## Written exercise
Filter the material below, retaining only those lines that contain the word "tree", and copy each such line in full.

## The data
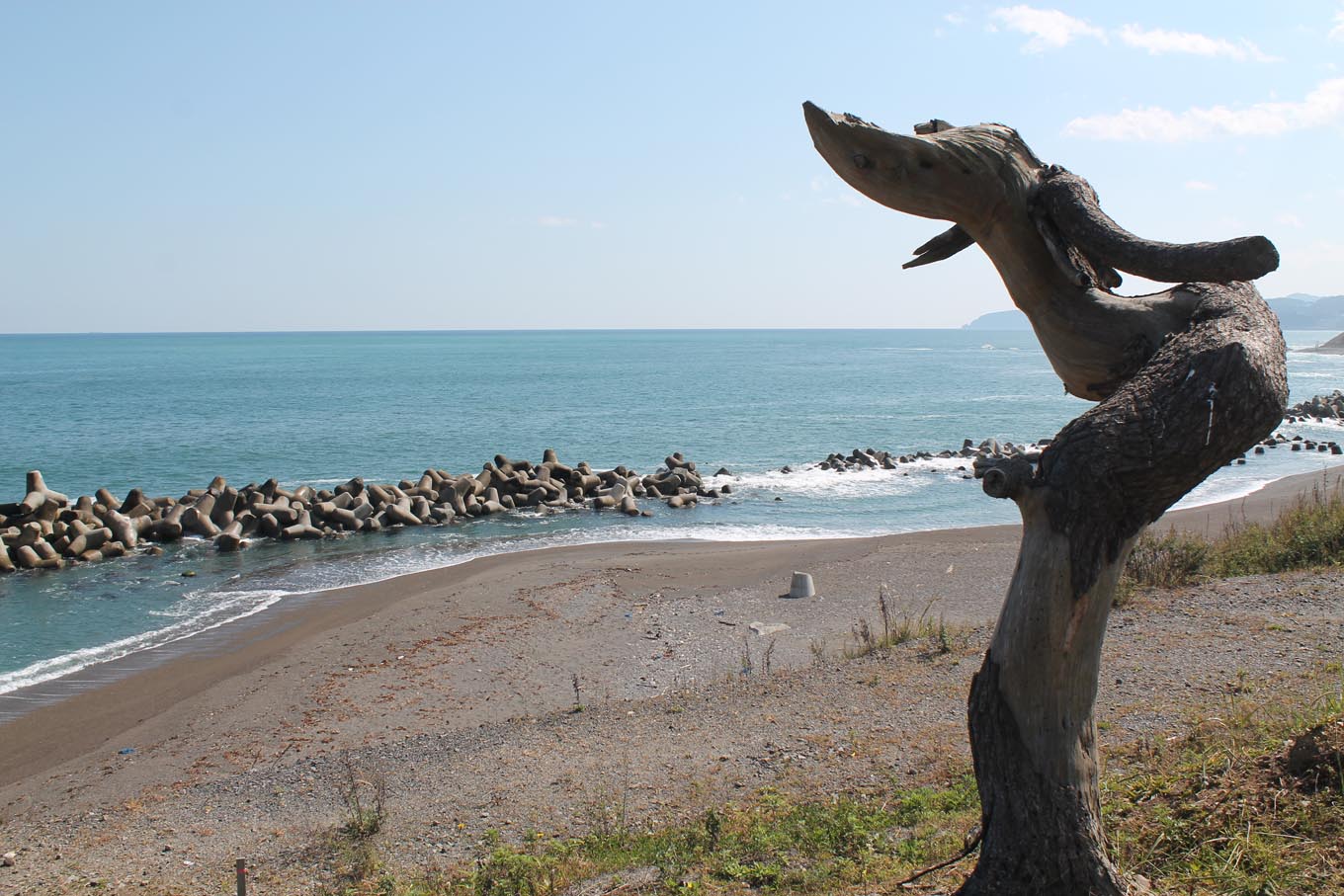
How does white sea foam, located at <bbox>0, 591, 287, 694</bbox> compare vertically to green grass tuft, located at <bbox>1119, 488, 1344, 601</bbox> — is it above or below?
below

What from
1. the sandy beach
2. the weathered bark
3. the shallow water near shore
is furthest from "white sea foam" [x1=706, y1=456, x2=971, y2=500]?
the weathered bark

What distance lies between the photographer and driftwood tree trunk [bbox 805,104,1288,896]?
372 centimetres

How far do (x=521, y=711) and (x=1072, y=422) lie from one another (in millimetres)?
9303

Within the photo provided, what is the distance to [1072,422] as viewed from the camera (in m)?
3.99

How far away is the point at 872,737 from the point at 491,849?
137 inches

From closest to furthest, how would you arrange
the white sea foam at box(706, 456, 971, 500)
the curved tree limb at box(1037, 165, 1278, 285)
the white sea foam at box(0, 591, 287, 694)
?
the curved tree limb at box(1037, 165, 1278, 285), the white sea foam at box(0, 591, 287, 694), the white sea foam at box(706, 456, 971, 500)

## Solution
What distance lies between the photographer and driftwood tree trunk [bbox 805,104,1288,896]?
the curved tree limb at box(1037, 165, 1278, 285)
the curved tree limb at box(1037, 165, 1278, 285), the white sea foam at box(0, 591, 287, 694), the white sea foam at box(706, 456, 971, 500)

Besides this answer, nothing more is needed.